Je n’ai pas envie de rejoindre la foule des chômeurs. Et vous ?
Je ne veux piétiner pendant des mois, ou des années, â Pole Emploi pour retrouver du travail. Et vous ?
Du travail, j’en ai et je voudrai le garder. Et vous ?
Me laisser mener à l’abattoir sans broncher, ce n’est pas dans culture. Et vous ?
Car, si cette loi passe, préparez-vous au pire. La meilleure preuve : seul le Medef et la CGPME soutienne cette loi sans réserve depuis le début. Et eux, ils se mobilisent pour que l’on n’y retire rien, pas même une virgule. Et ils se battront jusqu’au bout.
Cette loi limite encore le pouvoir d’appréciation des juges sur les licenciements économiques. Par exemple, une entreprise qui verrait son CA baisser pendant 4 trimestres consécutifs pourra se séparer de ses salariés sans que le juge puisse s’y opposer. Le rêve de nos financiers qui estiment que compte tenu de nos contraintes financières, il faudrait supprimer 1000 emplois chez Solocal.
Une personne sur cinq (et tant pis pour les 4 « survivants » qui se taperont le travail du 5ème).
Avec cette loi, il ne vous reste plus qu’à regarder autour de vous. Sur cinq personnes présentes, il y en a une qui se ferait virer avec cette loi. Laquelle ? Vous ?
Si vous ne souhaitez pas vivre pendant plusieurs semaines, ou plusieurs mois, en vous posant la question qui va être tiré au sort pour « partir », alors il ne faut pas de cette loi.
Chez PagesJaunes, nous sommes encore à l’abri. Il va falloir que chacun se batte pour y rester. Nous pouvons faire la grève sans risque. Nous pouvons prendre des ½ RTT, des ½ CP, congés d’ancienneté, récupérations horaires… pour aller manifester.
J’ai connu une boite rue de la cristallerie qui avait annoncé son déménagement pour le 77. Le climat y était tellement serein, que pour faire une assemblée générale, nous avons dû aller au parc de Saint-Cloud (sous un arbre, car il pleuvait).

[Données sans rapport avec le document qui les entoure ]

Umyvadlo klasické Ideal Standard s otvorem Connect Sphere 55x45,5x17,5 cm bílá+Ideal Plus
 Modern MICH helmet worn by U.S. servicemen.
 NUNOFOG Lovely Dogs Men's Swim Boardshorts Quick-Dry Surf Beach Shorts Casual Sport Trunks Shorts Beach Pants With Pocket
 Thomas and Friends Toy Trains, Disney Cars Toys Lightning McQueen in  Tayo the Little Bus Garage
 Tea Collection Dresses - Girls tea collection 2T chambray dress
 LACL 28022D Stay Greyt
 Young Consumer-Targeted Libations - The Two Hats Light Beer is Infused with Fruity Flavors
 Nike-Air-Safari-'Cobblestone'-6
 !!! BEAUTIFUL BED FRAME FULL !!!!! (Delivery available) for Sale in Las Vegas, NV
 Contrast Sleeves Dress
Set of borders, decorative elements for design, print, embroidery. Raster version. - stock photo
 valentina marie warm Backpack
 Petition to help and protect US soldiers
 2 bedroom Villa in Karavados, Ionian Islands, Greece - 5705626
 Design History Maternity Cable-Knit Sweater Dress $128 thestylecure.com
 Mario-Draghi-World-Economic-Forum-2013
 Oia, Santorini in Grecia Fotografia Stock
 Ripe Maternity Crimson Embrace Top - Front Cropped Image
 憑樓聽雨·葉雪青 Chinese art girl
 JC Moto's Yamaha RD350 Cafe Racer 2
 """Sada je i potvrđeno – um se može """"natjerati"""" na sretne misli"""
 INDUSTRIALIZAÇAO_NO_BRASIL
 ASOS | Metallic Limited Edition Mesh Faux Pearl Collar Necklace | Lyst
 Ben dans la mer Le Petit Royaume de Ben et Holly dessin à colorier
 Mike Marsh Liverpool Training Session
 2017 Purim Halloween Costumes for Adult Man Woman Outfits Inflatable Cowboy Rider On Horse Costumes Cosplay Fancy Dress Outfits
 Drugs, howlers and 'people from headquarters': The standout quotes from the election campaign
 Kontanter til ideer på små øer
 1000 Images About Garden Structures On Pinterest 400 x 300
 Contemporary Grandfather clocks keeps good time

Je me rappelle d’une boite à Boulogne qui avait annoncé son déménagement en province (soit vous suivez, soit vous êtes licenciés). Quand les salariés ont voulu manifester, des vigiles (types videurs de boite de nuit) les attendaient sur le trottoir devant leur boite. Ils ont dû manifester plus loin.
J’ai aidé des salariés d’une boite qui était installé au bâtiment G rue de la Cristallerie. Ils étaient virés s’ils avaient eu la mauvaise idée de ne pas approuver le PDG.
Je le répète : Chez PagesJaunes, nous sommes encore à l’abri. Il va falloir que chacun se batte pour y rester. Nous pouvons faire la grève sans risque. Nous pouvons prendre des ½ RTT, des ½ CP, congés d’ancienneté, récupérations horaires… pour aller manifester.
Et arrêtons de nous mentir :
Vous ne pouvez pas marcher longtemps : ne venez qu’une heure, ou même une demi-heure. Mais venez.
Vous avez peur de la foule : arrivez avec une heure de retard, vous serez à l’arrière. On y est à l’aise et c’est plus calme.
Vous avez du travail : avec plus de 5 millions de chomeurs, c’est une chance. Venez la défendre.
Ce n’est pas dans votre culture : pourquoi, vous préférez être « demandeur d’emploi » ?
Le 31, il va falloir se mobiliser. Le 31, il faut y aller, pour vous, pour les autres, pour nos enfants, pour l’avenir. En démocratie, les absents ont toujours tort.
Soyez fiers d’aller manifester. Et ensuite, soyez fiers d’y être allé.